____ MATERIAL

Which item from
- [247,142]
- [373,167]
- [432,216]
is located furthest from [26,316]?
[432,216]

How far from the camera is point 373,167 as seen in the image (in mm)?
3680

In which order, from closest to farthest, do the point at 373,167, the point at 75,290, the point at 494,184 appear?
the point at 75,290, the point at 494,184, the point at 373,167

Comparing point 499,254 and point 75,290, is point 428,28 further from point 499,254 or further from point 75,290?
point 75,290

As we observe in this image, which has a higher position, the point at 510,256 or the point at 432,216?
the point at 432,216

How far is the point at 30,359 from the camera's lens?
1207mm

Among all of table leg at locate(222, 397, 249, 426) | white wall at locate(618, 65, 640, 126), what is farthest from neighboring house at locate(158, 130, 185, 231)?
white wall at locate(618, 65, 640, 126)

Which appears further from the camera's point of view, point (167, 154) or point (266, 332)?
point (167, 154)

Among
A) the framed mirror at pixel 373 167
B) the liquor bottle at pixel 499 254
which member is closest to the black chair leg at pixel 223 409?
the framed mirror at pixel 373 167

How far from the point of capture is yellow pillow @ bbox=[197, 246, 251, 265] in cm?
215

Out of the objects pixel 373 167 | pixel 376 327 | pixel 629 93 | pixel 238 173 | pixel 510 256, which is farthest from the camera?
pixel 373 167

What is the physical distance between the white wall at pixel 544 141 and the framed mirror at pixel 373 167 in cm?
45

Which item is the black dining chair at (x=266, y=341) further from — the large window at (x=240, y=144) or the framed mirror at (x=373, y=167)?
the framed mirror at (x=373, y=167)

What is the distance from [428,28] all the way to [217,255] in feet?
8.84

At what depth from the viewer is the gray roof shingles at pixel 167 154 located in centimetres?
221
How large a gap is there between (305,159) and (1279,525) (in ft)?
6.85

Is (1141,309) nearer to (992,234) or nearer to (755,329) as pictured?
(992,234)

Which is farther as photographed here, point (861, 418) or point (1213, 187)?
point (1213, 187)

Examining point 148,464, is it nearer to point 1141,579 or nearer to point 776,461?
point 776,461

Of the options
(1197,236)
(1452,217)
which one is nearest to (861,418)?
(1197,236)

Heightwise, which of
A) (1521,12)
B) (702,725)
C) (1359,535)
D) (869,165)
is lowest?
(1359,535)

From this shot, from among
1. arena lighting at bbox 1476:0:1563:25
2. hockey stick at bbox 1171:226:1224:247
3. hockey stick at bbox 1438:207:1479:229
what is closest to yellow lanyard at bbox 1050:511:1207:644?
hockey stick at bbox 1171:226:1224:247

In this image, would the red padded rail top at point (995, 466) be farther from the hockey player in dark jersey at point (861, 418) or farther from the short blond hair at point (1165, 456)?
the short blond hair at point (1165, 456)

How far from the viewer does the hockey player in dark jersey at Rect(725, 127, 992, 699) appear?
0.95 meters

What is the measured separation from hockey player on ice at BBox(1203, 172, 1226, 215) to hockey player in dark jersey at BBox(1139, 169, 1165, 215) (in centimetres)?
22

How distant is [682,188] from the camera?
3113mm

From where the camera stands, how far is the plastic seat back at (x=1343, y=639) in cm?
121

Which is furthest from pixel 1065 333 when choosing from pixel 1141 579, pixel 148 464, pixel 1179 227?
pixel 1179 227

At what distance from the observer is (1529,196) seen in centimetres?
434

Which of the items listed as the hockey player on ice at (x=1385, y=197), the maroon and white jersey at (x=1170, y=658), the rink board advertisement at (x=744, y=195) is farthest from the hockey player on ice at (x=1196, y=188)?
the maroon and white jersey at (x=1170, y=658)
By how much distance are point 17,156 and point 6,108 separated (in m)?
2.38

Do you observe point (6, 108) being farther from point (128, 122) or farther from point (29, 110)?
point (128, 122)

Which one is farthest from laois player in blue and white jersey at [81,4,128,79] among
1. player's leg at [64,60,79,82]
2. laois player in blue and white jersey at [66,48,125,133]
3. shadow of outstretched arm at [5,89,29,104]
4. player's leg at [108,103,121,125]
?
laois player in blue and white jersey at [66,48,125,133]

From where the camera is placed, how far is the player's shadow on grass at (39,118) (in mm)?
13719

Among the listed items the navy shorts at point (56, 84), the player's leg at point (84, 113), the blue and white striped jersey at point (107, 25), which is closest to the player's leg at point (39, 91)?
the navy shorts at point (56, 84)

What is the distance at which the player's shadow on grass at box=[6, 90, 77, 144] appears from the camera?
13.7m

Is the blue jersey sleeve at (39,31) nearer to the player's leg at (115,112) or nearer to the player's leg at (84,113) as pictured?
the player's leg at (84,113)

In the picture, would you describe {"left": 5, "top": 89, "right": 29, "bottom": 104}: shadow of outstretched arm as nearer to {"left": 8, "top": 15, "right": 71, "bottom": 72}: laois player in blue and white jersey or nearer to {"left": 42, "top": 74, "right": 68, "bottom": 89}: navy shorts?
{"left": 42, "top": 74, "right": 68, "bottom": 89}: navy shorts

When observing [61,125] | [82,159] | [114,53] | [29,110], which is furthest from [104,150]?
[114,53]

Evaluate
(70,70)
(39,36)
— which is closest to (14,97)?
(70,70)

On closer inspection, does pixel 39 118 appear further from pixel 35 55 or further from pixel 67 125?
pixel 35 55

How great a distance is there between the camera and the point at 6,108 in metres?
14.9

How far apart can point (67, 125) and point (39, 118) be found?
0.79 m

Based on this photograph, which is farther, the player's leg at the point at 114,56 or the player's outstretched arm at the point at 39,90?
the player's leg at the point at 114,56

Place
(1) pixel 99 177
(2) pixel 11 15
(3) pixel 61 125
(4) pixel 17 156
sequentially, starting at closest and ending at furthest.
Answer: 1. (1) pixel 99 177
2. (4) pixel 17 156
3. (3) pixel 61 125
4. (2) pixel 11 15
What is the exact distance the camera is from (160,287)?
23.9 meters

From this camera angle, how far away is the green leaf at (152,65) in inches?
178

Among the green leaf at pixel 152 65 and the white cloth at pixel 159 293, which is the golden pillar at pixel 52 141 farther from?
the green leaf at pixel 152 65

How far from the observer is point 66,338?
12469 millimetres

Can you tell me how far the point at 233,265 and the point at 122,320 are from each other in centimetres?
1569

________

→ **THE TASK**
Rewrite the listing above, swapping every "yellow pillow" for "yellow cushion" and leaving everything else untouched.

→ **WRITTEN ANSWER**
Which item from
- [247,142]
- [373,167]
- [432,216]
is located furthest from [26,316]?
[432,216]

How far from the camera is point 373,167 as seen in the image (in mm)?
3680

In which order, from closest to farthest, do the point at 373,167, the point at 75,290, the point at 494,184 appear?
the point at 75,290, the point at 494,184, the point at 373,167

Comparing point 499,254 and point 75,290, is point 428,28 further from point 499,254 or further from point 75,290?
point 75,290

As we observe in this image, which has a higher position, the point at 510,256 or the point at 432,216?
the point at 432,216

How far is the point at 30,359 from the camera's lens?
1207mm

Among all of table leg at locate(222, 397, 249, 426) | white wall at locate(618, 65, 640, 126), what is farthest from neighboring house at locate(158, 130, 185, 231)?
white wall at locate(618, 65, 640, 126)

Which appears further from the camera's point of view, point (167, 154) or point (266, 332)?
point (167, 154)

Among
A) the framed mirror at pixel 373 167
B) the liquor bottle at pixel 499 254
which member is closest to the black chair leg at pixel 223 409?
the framed mirror at pixel 373 167

How far from the point of capture is yellow cushion @ bbox=[197, 246, 251, 265] in cm?
215

Out of the objects pixel 373 167 | pixel 376 327 | pixel 629 93 | pixel 238 173 | pixel 510 256, which is farthest from the camera?
pixel 373 167

What is the physical distance between the white wall at pixel 544 141 and the framed mirror at pixel 373 167 in cm?
45

Which item is the black dining chair at (x=266, y=341) further from — the large window at (x=240, y=144) or the framed mirror at (x=373, y=167)?
the framed mirror at (x=373, y=167)

What is the distance from [428,28] all the way to [217,255] in feet?
8.84

At what depth from the viewer is the gray roof shingles at pixel 167 154 located in centimetres?
221
How large a gap is there between (305,159) and (1279,525) (in ft)?
6.85

Is (1141,309) nearer to (992,234) or nearer to (755,329) as pictured?
(992,234)

Which is farther as photographed here, point (861, 418) or point (1213, 187)?
point (1213, 187)

Examining point 148,464, is it nearer to point 1141,579 or nearer to point 776,461?
point 776,461

Of the options
(1197,236)
(1452,217)
which one is nearest to (861,418)?
(1197,236)

Heightwise, which of
A) (1521,12)
B) (702,725)
C) (1359,535)
D) (869,165)
is lowest?
(1359,535)

From this shot, from among
1. arena lighting at bbox 1476:0:1563:25
2. hockey stick at bbox 1171:226:1224:247
3. hockey stick at bbox 1438:207:1479:229
what is closest to yellow lanyard at bbox 1050:511:1207:644?
hockey stick at bbox 1171:226:1224:247

In this image, would the red padded rail top at point (995, 466) be farther from the hockey player in dark jersey at point (861, 418) or farther from the short blond hair at point (1165, 456)?
the short blond hair at point (1165, 456)

How far from the viewer does the hockey player in dark jersey at Rect(725, 127, 992, 699) appear?
0.95 meters

What is the measured separation from hockey player on ice at BBox(1203, 172, 1226, 215) to hockey player in dark jersey at BBox(1139, 169, 1165, 215) (in centimetres)?
22

How distant is [682,188] from the camera?
3113mm

From where the camera stands, how far is the plastic seat back at (x=1343, y=639) in cm?
121

Which is furthest from pixel 1065 333 when choosing from pixel 1141 579, pixel 148 464, pixel 1179 227?
pixel 1179 227

At what distance from the observer is (1529,196) seen in centimetres?
434

Which of the items listed as the hockey player on ice at (x=1385, y=197), the maroon and white jersey at (x=1170, y=658), the rink board advertisement at (x=744, y=195) is farthest from the hockey player on ice at (x=1196, y=188)?
the maroon and white jersey at (x=1170, y=658)
By how much distance are point 17,156 and point 6,108 separated (in m)?
2.38

Do you observe point (6, 108) being farther from point (128, 122) or farther from point (29, 110)?
point (128, 122)

Which one is farthest from laois player in blue and white jersey at [81,4,128,79] among
1. player's leg at [64,60,79,82]
2. laois player in blue and white jersey at [66,48,125,133]
3. shadow of outstretched arm at [5,89,29,104]
4. player's leg at [108,103,121,125]
?
laois player in blue and white jersey at [66,48,125,133]

From where the camera is placed, how far is the player's shadow on grass at (39,118) (in mm)?
13719

Among the listed items the navy shorts at point (56, 84), the player's leg at point (84, 113), the blue and white striped jersey at point (107, 25), which is closest to the player's leg at point (39, 91)?
the navy shorts at point (56, 84)

What is the distance at which the player's shadow on grass at box=[6, 90, 77, 144] appears from the camera?
13.7m

Is the blue jersey sleeve at (39,31) nearer to the player's leg at (115,112) or nearer to the player's leg at (84,113) as pictured?
the player's leg at (84,113)

In the picture, would you describe {"left": 5, "top": 89, "right": 29, "bottom": 104}: shadow of outstretched arm as nearer to {"left": 8, "top": 15, "right": 71, "bottom": 72}: laois player in blue and white jersey or nearer to {"left": 42, "top": 74, "right": 68, "bottom": 89}: navy shorts?
{"left": 42, "top": 74, "right": 68, "bottom": 89}: navy shorts

When observing [61,125] | [82,159] | [114,53] | [29,110], which is furthest from [104,150]?
[114,53]

Evaluate
(70,70)
(39,36)
— which is closest to (14,97)?
(70,70)

On closer inspection, does pixel 39 118 appear further from pixel 35 55 or further from pixel 67 125?
pixel 35 55

How great a distance is there between the camera and the point at 6,108 in metres?
14.9

How far apart can point (67, 125) and point (39, 118) be found?
0.79 m

Based on this photograph, which is farther, the player's leg at the point at 114,56 or the player's outstretched arm at the point at 39,90?
the player's leg at the point at 114,56

Place
(1) pixel 99 177
(2) pixel 11 15
(3) pixel 61 125
(4) pixel 17 156
sequentially, starting at closest and ending at furthest.
Answer: 1. (1) pixel 99 177
2. (4) pixel 17 156
3. (3) pixel 61 125
4. (2) pixel 11 15
What is the exact distance the camera is from (160,287)?
23.9 meters

From this camera angle, how far away is the green leaf at (152,65) in inches?
178

Among the green leaf at pixel 152 65 and the white cloth at pixel 159 293, which is the golden pillar at pixel 52 141 farther from?
the green leaf at pixel 152 65

How far from the observer is point 66,338?
12469 millimetres

Can you tell me how far the point at 233,265 and the point at 122,320 are from each other in centimetres?
1569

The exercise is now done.